#### À COMPLÉTER
1. D'après le texte sur le jury FIPRESCI, lors de quel festival le premier jury FIPRESCI de l'époque du Covid-19 a-t-il eu lieu ?
2. Poursuivez, s'il vous plaît, le texte sur le jury FIPRESCI après sa dernière phrase.

#### EXTRAIT DU TEXTE

International et confiné

Jury FIPRESCI

Maintenir un jury presse dans un festival de cinéma, quand celui-ci a lieu en ligne ? Il a fallu s’y faire. Le premier jury FIPRESCI au temps du Covid-19 a eu lieu lors de l’édition de Cinélatino Toulouse.

Dès que la question s’est posée, en février/mars, le bureau de la FIPRESCI était divisé. Demander à des collègues journalistes de regarder des films en ligne, de siéger chacun chez soi et de remettre, tout de même, un prix ? Personnellement ma réponse était : non. Pas tellement en tant que présidente de cette fédération qui réunit les associations de critiques de par le monde, mais en tant que journaliste et critique moi-même.
Il me semblait plus raisonnable d’annuler les jurys, parce que l’absence de lien social, de rapports humains, de partage, l’impossibilité de voir les films tous ensemble dans les salles, tout cela était contraire à ce que nous défendons. Que ce soit au sein de la FIPRESCI, du SFCC, dans nos métiers et - oserais-je ajouter - dans nos cœurs. Par peur aussi que les « mesures exceptionnelles » ne se transforment en « excuses renouvelées » (genre : « Suite au Covid-19 en 2020, nous avons eu une grosse réduction de budget pour 2021... »), voire en « mauvaises habitudes »...
Parce qu’en ce temps-là, fin février/début mars, autant écrire « il y a une éternité », on se disait que le coup d’arrêt ne toucherait que quelques festivals en mars/avril, on s’envisageait encore à Cannes en mai... Qu’on s’enferme tous pour huit semaines était à peine le début d’un étrange scénario dans nos imaginations pourtant très ouvertes aux fictions les plus farfelues.
Et puis, il a fallu se rendre à l’évidence. Nous devions dire oui aux festivals partenaires avec lesquels nous avions toujours entretenu une relation d’échange professionnel, ceux d’entre eux qui souhaitaient que leur édition 2020 ait lieu, via Internet et les plateformes, et pour lesquels des jurys avaient déjà été désignés. Le premier de la liste à tenter l’aventure « online » fut Cinélatino, et les membres du jury FIPRESCI ont tous accepté de jouer le jeu. Plus par curiosité que par nécessité, je les ai accompagnés dans cette première expérience faite d’échanges de mails et de messages, de réunions virtuelles sur WhatsApp.

[Données recueillies]
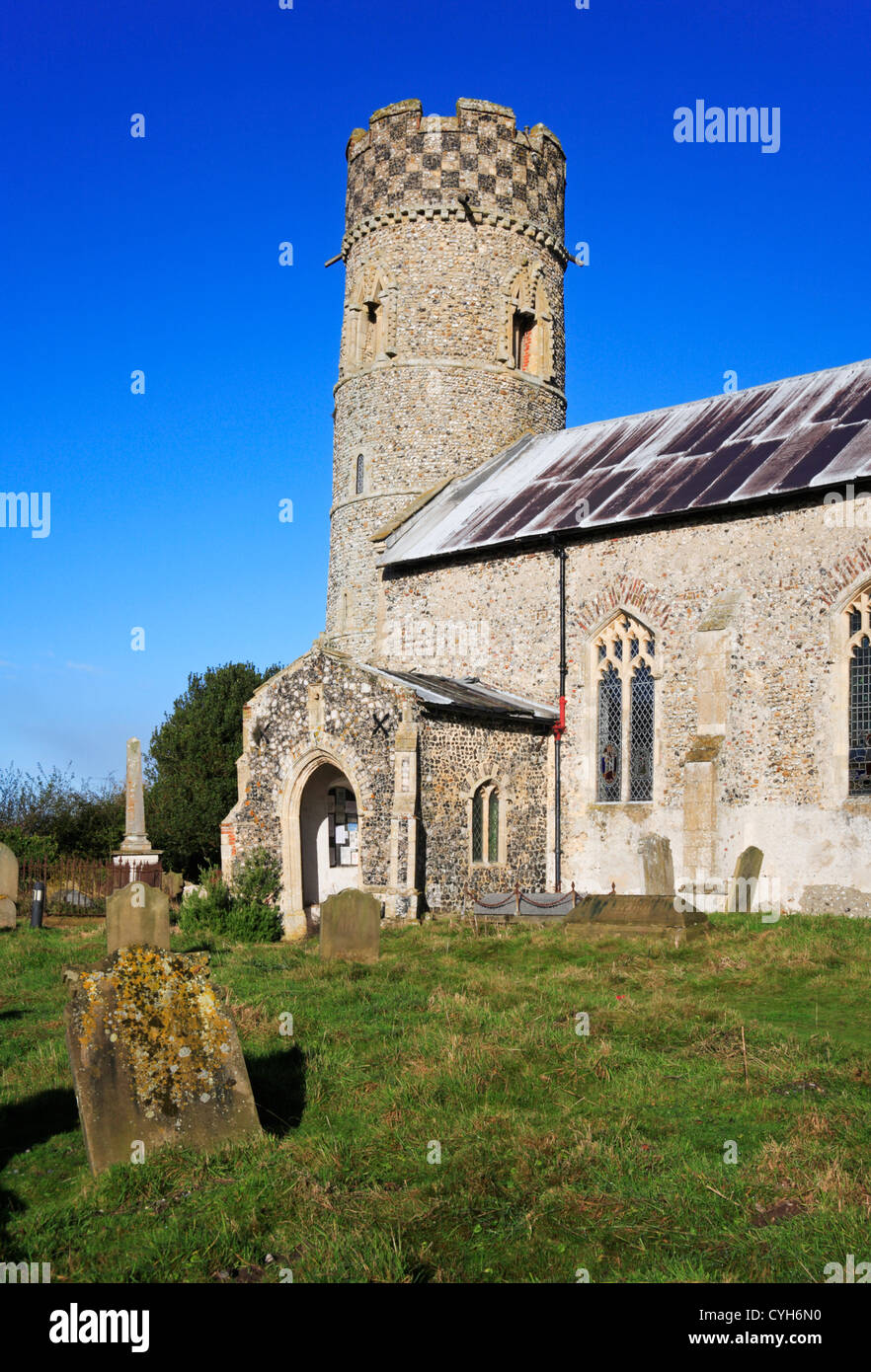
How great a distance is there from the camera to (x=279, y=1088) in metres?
8.05

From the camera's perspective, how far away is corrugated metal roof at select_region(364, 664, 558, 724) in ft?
66.2

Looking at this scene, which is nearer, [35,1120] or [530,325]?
[35,1120]

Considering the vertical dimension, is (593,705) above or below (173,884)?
above

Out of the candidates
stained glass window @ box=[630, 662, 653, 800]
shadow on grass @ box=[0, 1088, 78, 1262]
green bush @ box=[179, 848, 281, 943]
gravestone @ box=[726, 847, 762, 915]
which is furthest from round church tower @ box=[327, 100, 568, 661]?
shadow on grass @ box=[0, 1088, 78, 1262]

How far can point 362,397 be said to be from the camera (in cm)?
3138

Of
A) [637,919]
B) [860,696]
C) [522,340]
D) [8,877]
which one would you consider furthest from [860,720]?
[522,340]

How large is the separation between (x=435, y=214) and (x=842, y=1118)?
28548 mm

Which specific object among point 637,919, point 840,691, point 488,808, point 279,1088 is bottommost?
point 279,1088

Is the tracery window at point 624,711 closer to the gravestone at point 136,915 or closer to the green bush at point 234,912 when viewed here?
the green bush at point 234,912

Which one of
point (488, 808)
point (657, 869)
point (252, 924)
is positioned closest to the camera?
point (657, 869)

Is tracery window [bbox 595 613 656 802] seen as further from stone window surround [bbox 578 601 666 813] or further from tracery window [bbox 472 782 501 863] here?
tracery window [bbox 472 782 501 863]

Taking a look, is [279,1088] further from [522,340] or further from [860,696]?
[522,340]

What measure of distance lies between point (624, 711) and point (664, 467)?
5156 millimetres
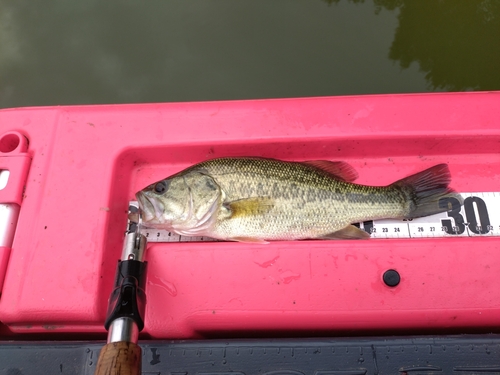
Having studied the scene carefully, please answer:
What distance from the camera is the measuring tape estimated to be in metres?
2.40

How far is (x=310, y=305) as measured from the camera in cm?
217

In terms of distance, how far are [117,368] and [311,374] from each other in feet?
3.26

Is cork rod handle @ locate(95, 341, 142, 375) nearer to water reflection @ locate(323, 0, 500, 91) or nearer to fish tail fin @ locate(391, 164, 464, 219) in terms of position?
fish tail fin @ locate(391, 164, 464, 219)

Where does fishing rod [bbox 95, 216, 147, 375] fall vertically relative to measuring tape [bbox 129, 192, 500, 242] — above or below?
below

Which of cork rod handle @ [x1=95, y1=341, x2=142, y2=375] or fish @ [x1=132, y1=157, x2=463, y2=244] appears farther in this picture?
fish @ [x1=132, y1=157, x2=463, y2=244]

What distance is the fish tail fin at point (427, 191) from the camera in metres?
→ 2.41

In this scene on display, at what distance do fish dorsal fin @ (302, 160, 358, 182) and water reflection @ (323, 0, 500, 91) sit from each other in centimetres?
285

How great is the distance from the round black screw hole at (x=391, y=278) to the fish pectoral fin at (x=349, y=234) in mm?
280

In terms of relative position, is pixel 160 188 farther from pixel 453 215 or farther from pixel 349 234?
pixel 453 215

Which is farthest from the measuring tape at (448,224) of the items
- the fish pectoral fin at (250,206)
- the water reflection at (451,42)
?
the water reflection at (451,42)

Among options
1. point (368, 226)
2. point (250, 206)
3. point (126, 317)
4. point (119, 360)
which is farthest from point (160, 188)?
point (368, 226)

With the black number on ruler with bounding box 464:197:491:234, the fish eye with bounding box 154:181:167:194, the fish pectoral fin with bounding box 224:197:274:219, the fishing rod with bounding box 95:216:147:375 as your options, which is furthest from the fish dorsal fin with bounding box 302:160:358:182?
the fishing rod with bounding box 95:216:147:375

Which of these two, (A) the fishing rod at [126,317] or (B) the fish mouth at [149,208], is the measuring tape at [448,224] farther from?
(A) the fishing rod at [126,317]

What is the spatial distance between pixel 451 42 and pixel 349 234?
3.74 meters
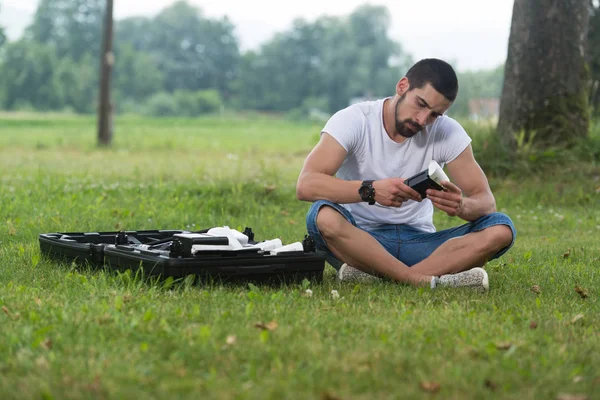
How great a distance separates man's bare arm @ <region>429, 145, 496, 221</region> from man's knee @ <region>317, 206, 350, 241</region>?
0.54 m

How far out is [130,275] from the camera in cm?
452

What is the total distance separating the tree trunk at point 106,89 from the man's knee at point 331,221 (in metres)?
16.2

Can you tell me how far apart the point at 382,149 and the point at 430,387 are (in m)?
2.33

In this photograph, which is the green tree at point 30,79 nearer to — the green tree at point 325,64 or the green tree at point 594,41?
the green tree at point 325,64

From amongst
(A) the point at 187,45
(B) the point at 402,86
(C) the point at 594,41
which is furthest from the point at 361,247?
(A) the point at 187,45

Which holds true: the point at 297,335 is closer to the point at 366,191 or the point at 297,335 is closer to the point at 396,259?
the point at 366,191

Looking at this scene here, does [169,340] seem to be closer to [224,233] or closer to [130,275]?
[130,275]

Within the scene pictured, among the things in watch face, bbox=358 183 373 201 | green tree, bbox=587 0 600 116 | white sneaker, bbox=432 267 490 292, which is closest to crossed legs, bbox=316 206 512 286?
white sneaker, bbox=432 267 490 292

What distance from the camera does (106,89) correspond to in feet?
67.3

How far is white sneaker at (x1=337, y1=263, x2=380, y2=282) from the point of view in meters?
4.89

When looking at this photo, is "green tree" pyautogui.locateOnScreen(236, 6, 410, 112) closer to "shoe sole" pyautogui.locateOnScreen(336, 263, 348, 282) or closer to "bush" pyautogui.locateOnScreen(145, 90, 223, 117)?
"bush" pyautogui.locateOnScreen(145, 90, 223, 117)

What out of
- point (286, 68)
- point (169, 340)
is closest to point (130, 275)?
point (169, 340)

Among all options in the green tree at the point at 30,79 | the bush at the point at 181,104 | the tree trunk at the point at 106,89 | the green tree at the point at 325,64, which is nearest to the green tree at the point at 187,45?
the green tree at the point at 325,64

#### RÉPONSES
1. Lors de l'édition de Cinélatino Toulouse.

2.
Je réalise en écrivant ces lignes que je ne sais même pas dans quelle ville du pays qui est le leur Paulo Portugal (Portugal), Xavier-Daniel (Espagne) et Sjoerd Van Wijk (Hollande) étaient confinés. J’ai vu dans l’écran riquiqui de mon téléphone portable leurs bureaux, leurs canapés, j’ai même parfois entendu leur entourage faire irruption. Mais nous n’avons pas échangé au-delà des informations nécessaires à l’avancée de leur travail de membres du jury. Et c’est ça, la grande différence. Tout s’est très bien passé, ils ont vu tous les films, en ont discuté, ont choisi un vainqueur, ont écrit une phrase d’explication et même enregistré une vidéo. Professionnellement, rien n’a changé. Mais aucun d’eux, aucun de nous, n’a pris le temps de bavarder, de digresser, de flâner. Nul trajet vagabond dans la ville de Toulouse, pas de repas en commun aux abords de l’une des salles de projection, même pas de bavardage avant le début de la séance, encore moins de disputes ou d’échanges passionnés en sortant du cinéma...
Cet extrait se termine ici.